SOURCE MATERIAL:
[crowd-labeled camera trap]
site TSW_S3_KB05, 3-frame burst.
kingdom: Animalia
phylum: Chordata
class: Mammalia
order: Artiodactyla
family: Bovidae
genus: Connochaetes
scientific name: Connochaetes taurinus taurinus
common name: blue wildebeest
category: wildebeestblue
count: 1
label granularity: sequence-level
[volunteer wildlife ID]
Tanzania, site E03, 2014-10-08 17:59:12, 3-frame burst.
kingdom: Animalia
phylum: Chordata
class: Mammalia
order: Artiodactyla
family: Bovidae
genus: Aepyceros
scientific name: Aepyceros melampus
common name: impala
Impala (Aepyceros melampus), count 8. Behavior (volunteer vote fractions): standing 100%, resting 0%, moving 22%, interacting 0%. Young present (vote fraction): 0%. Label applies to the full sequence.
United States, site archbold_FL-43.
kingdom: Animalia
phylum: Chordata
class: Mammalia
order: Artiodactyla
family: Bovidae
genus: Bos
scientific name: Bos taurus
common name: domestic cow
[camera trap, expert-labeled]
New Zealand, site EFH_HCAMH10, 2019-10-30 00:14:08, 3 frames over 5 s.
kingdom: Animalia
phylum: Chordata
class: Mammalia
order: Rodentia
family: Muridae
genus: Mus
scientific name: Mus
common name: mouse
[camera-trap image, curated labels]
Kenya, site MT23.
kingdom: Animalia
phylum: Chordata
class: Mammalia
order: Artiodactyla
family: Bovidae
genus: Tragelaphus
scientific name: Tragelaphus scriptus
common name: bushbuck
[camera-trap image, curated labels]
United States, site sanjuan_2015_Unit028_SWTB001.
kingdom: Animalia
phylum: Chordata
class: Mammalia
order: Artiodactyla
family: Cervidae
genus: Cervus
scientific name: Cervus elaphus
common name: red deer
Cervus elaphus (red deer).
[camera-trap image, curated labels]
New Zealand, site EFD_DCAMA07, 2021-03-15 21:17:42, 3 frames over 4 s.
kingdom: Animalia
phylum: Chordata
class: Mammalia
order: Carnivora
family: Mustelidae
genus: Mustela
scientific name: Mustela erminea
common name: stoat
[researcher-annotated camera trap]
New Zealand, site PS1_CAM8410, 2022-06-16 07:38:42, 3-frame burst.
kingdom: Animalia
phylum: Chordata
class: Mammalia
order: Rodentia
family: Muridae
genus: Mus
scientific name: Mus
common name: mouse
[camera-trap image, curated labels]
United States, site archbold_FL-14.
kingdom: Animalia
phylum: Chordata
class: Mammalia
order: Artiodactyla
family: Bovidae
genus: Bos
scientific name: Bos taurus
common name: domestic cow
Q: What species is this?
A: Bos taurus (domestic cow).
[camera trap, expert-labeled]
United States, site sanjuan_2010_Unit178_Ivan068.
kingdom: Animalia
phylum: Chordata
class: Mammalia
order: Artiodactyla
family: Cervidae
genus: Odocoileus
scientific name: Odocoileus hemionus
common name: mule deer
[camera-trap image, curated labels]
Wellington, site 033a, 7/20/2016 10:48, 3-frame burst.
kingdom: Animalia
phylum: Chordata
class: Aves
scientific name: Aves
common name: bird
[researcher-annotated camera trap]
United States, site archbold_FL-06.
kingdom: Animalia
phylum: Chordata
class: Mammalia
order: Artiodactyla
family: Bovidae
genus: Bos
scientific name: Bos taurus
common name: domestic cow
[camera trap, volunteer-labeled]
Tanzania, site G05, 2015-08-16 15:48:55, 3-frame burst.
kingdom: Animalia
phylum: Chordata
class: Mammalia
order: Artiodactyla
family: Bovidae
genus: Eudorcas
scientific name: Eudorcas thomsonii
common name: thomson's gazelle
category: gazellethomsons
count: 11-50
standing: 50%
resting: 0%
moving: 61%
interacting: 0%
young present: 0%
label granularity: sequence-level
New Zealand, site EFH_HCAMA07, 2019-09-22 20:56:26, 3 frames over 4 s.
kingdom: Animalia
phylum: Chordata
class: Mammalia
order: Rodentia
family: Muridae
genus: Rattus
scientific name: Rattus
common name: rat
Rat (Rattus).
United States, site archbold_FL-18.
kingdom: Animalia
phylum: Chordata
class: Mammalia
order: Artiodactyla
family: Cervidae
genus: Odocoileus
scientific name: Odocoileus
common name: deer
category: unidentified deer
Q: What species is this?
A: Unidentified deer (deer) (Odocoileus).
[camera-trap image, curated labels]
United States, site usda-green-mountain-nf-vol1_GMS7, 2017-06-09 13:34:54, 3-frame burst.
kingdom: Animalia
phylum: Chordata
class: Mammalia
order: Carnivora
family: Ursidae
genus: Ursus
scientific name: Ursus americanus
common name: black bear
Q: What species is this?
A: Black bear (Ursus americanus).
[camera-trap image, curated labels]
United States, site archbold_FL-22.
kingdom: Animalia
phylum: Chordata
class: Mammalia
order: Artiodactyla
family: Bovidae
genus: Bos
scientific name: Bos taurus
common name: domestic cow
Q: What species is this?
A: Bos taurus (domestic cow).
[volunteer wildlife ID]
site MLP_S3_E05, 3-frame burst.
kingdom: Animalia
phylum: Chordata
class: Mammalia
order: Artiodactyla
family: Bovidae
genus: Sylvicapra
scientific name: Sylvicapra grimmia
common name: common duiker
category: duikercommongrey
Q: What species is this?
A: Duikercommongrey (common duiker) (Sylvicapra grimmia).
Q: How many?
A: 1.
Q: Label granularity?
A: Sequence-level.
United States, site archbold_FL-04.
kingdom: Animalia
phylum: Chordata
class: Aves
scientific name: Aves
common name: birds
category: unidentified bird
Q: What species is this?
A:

WHAT YOU HAVE TO DO:
Look through the listing, and copy each line in which the string "States" turns up.

YOUR SOLUTION:
United States, site archbold_FL-43.
United States, site sanjuan_2015_Unit028_SWTB001.
United States, site archbold_FL-14.
United States, site sanjuan_2010_Unit178_Ivan068.
United States, site archbold_FL-06.
United States, site archbold_FL-18.
United States, site usda-green-mountain-nf-vol1_GMS7, 2017-06-09 13:34:54, 3-frame burst.
United States, site archbold_FL-22.
United States, site archbold_FL-04.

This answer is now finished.